==== EXCERPTED TEXT

When New York firefighter Larry Valentine (James) inadvertently lets his life insurance benefits lapse after the death of his wife, he’s suddenly faced with the prospect of his kids being left destitute if he should suddenly die on the job. So after saving the life of best friend and fellow firefighter, Chuck Levine (Sandler), Larry takes Chuck up on his offer of returning any favor that Larry might need at any time. He convinces Chuck – a legendary womanizer – to pose as a gay couple with Larry in order to take advantage of New York beneficiary laws for gays. Chuck goes along with it and they both discover that being a falsely gay duo is a lot more trying than just public opinion against them: if the state catches on to their scheme, they could both go to jail. So after enlisting the legal advice of lawyer Alex McDonough (Biel), Chuck and Larry have to keep up the charade long enough to pass the state’s scrutiny, which is made even more difficult when their co-workers learn of their new status and Chuck starts to develop feelings for Alex that he can’t act upon.
"That sting you’re feelin’, Adam…that ain’t pride…"
Surprising as it was to me, Chuck & Larry was quite a bit better than I thought it would be, specifically because I hadn’t seen an Adam Sandler movie in several years that I could honestly say I liked. I kind of tuned out to him after Little Nicky and haven’t really looked back since. I’ve heard that he stepped up his game recently with Reign Over Me, and he’s likeable in Chuck & Larry, a very paint-by-numbers, fell-good buddy comedy. I’ve also liked Kevin James’s work in King of Queens as wishy washy but loveable delivery man, Doug Heffernan. But that’s kind of the problem with Larry Valentine: he is Doug Heffernan. Swap out Heffernan’s wife Carrie for two kids and make him a fireman instead of a delivery guy, and this movie is in fact, I Now Pronounce You Chuck and Doug. More on that later.

========
==== RECORD EXCERPTS

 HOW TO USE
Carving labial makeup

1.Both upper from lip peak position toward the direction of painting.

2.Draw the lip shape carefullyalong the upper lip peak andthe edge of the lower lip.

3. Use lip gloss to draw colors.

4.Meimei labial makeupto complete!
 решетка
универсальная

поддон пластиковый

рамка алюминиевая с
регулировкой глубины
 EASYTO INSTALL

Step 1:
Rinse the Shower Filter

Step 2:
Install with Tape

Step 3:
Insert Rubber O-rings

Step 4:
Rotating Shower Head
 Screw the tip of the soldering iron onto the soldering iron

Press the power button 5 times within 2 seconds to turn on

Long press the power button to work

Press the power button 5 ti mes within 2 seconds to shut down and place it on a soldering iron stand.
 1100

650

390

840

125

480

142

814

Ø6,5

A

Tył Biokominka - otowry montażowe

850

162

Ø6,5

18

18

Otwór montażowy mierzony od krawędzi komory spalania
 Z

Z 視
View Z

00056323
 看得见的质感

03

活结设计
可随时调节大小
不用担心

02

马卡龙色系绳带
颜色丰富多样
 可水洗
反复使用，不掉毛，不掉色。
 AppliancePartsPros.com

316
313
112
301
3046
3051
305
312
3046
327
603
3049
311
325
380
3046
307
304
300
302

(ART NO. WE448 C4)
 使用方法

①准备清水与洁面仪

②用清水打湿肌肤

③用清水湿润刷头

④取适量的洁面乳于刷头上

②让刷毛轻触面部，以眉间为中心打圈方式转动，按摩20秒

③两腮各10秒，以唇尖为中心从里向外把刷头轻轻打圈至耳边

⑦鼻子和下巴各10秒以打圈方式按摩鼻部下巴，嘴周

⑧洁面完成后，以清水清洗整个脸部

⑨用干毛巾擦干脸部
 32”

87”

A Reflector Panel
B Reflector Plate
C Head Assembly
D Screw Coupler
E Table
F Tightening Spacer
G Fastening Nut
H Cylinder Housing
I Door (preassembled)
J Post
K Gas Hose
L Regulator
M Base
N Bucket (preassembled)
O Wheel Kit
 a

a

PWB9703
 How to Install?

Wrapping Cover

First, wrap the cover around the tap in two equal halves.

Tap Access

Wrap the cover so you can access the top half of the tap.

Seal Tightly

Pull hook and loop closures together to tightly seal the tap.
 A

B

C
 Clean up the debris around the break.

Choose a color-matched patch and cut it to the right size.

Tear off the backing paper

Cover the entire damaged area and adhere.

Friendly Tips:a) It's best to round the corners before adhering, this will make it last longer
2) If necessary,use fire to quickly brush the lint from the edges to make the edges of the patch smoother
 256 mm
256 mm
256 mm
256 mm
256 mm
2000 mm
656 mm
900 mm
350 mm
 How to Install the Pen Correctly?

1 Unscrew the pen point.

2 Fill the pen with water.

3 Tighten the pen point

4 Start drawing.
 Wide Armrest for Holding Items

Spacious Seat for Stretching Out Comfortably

========

QUESTIONS TO ANSWER =>
1 - Repeat the passage of the film review word for word, everything from "Surprising as it" down to "on that later.".
2 - State whether each statement agrees with the film review, answering yes or no and quoting the words that decide it: (a) Larry Valentine works as a firefighter in New York. (b) Chuck is the one who persuades Larry to pose as a gay couple. (c) Before this film, the reviewer had recently seen an Adam Sandler movie he liked.
The items are material kept apart from the film review.

ANSWERS TO THE EXERCISES =>
1 -
Surprising as it was to me, Chuck & Larry was quite a bit better than I thought it would be, specifically because I hadn’t seen an Adam Sandler movie in several years that I could honestly say I liked. I kind of tuned out to him after Little Nicky and haven’t really looked back since. I’ve heard that he stepped up his game recently with Reign Over Me, and he’s likeable in Chuck & Larry, a very paint-by-numbers, fell-good buddy comedy. I’ve also liked Kevin James’s work in King of Queens as wishy washy but loveable delivery man, Doug Heffernan. But that’s kind of the problem with Larry Valentine: he is Doug Heffernan. Swap out Heffernan’s wife Carrie for two kids and make him a fireman instead of a delivery guy, and this movie is in fact, I Now Pronounce You Chuck and Doug. More on that later.

2 -
(a) Yes: "When New York firefighter Larry Valentine (James) inadvertently lets his life insurance benefits lapse"
(b) No: "He convinces Chuck – a legendary womanizer – to pose as a gay couple with Larry"
(c) No: "I hadn’t seen an Adam Sandler movie in several years that I could honestly say I liked"